HOW TO COMPLETE THIS TASK: Return only the number of lines in the material below holding the string "lookup".

SUPPLIED MATERIAL:
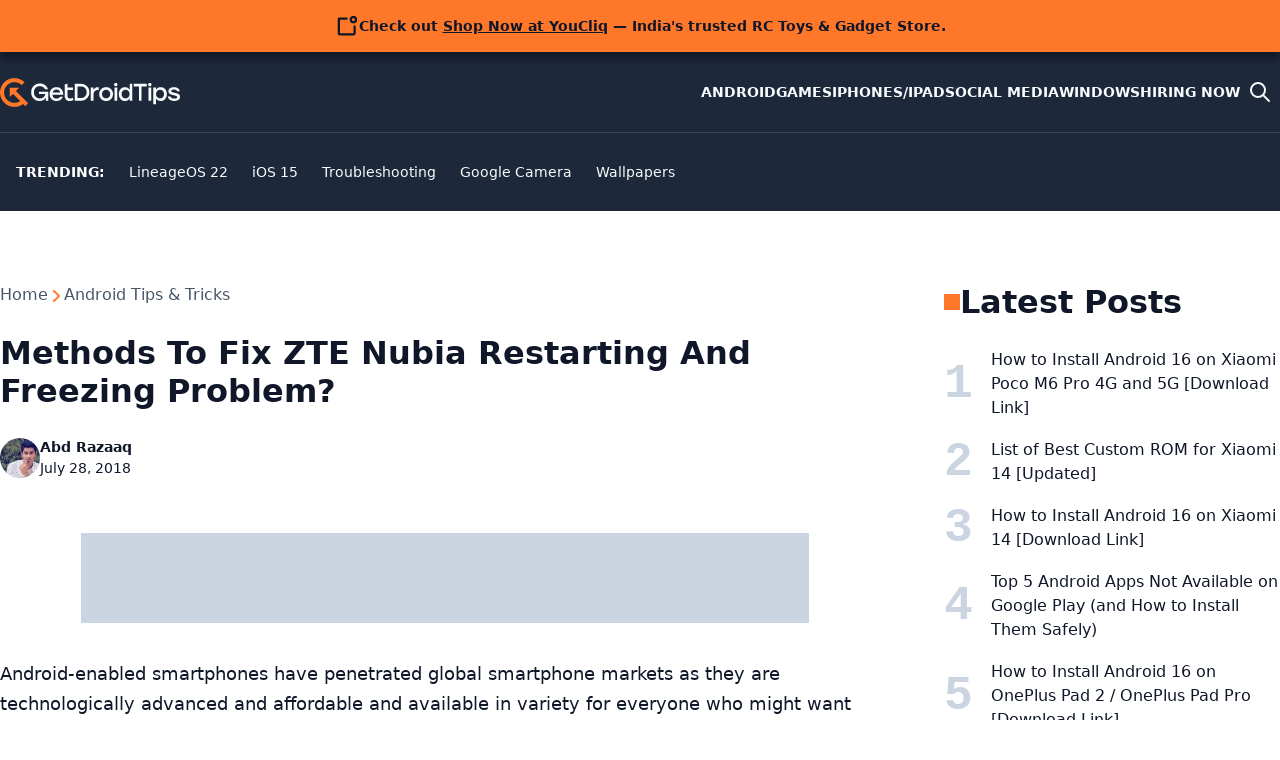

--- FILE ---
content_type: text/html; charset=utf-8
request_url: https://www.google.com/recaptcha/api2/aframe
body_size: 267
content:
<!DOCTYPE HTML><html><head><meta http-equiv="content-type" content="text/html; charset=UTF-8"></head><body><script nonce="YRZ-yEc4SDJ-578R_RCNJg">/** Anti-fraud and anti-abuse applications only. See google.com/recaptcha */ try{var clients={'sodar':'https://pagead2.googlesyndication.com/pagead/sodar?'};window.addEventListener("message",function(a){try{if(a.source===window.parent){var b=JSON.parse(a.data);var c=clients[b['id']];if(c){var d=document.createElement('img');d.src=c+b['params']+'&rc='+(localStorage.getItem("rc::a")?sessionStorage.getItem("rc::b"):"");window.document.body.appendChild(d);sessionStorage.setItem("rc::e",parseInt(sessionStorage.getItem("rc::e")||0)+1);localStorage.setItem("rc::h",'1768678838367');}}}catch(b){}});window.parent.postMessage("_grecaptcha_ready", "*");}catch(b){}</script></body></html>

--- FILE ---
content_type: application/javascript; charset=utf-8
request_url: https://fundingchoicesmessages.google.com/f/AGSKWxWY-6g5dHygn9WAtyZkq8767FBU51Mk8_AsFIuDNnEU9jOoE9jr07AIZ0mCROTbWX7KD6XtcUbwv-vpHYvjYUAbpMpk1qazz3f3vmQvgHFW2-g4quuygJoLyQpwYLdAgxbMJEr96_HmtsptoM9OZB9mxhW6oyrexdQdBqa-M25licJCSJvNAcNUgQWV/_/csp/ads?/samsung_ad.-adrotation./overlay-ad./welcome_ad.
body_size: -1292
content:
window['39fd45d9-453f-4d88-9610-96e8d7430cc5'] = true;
--
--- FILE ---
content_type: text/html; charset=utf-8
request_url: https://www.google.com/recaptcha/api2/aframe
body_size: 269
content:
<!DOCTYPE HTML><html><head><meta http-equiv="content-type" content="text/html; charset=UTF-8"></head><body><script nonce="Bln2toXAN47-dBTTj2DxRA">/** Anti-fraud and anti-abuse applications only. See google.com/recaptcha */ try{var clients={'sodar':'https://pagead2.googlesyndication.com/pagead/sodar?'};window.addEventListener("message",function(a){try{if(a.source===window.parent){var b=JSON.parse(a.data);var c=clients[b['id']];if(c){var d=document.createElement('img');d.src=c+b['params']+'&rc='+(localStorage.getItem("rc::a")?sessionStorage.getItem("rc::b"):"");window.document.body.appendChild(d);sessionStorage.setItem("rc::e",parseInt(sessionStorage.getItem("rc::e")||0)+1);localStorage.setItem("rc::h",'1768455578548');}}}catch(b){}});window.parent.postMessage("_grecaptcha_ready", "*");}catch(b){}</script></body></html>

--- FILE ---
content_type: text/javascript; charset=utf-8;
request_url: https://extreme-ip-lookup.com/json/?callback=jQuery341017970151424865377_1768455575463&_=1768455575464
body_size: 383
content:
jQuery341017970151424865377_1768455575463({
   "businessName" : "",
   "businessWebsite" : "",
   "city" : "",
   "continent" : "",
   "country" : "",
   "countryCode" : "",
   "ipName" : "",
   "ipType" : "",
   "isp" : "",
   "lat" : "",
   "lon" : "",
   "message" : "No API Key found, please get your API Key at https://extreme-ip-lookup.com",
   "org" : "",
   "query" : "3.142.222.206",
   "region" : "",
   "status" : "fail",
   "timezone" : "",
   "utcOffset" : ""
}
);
==
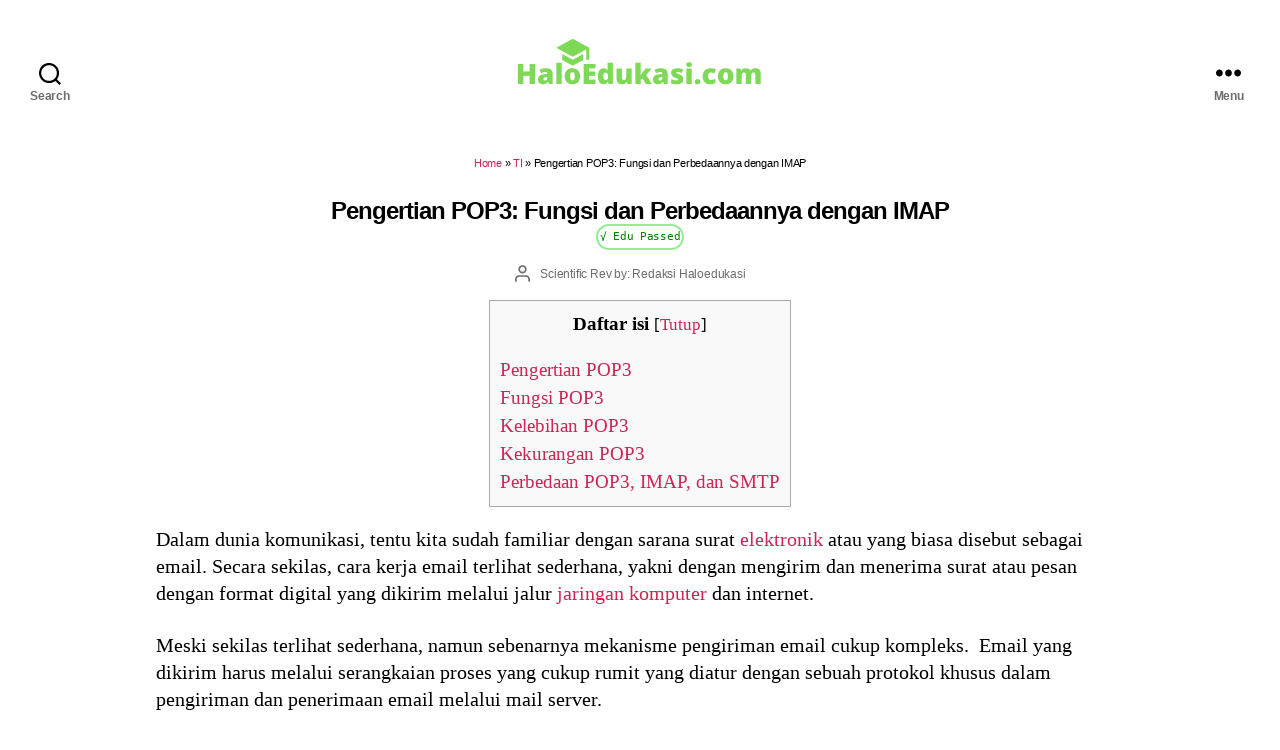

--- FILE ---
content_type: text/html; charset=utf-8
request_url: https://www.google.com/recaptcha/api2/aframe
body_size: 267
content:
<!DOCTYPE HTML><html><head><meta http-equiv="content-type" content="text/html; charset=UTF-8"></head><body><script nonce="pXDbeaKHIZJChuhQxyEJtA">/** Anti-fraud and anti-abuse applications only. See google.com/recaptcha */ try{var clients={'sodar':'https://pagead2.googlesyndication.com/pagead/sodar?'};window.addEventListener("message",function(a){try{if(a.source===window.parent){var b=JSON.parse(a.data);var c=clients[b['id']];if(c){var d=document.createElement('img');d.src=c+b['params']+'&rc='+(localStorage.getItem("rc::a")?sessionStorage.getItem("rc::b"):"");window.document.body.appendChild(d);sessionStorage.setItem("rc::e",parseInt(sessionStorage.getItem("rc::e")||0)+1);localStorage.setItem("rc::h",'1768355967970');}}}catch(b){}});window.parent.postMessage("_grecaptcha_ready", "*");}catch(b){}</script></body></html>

RESULT OF THIS TASK: 2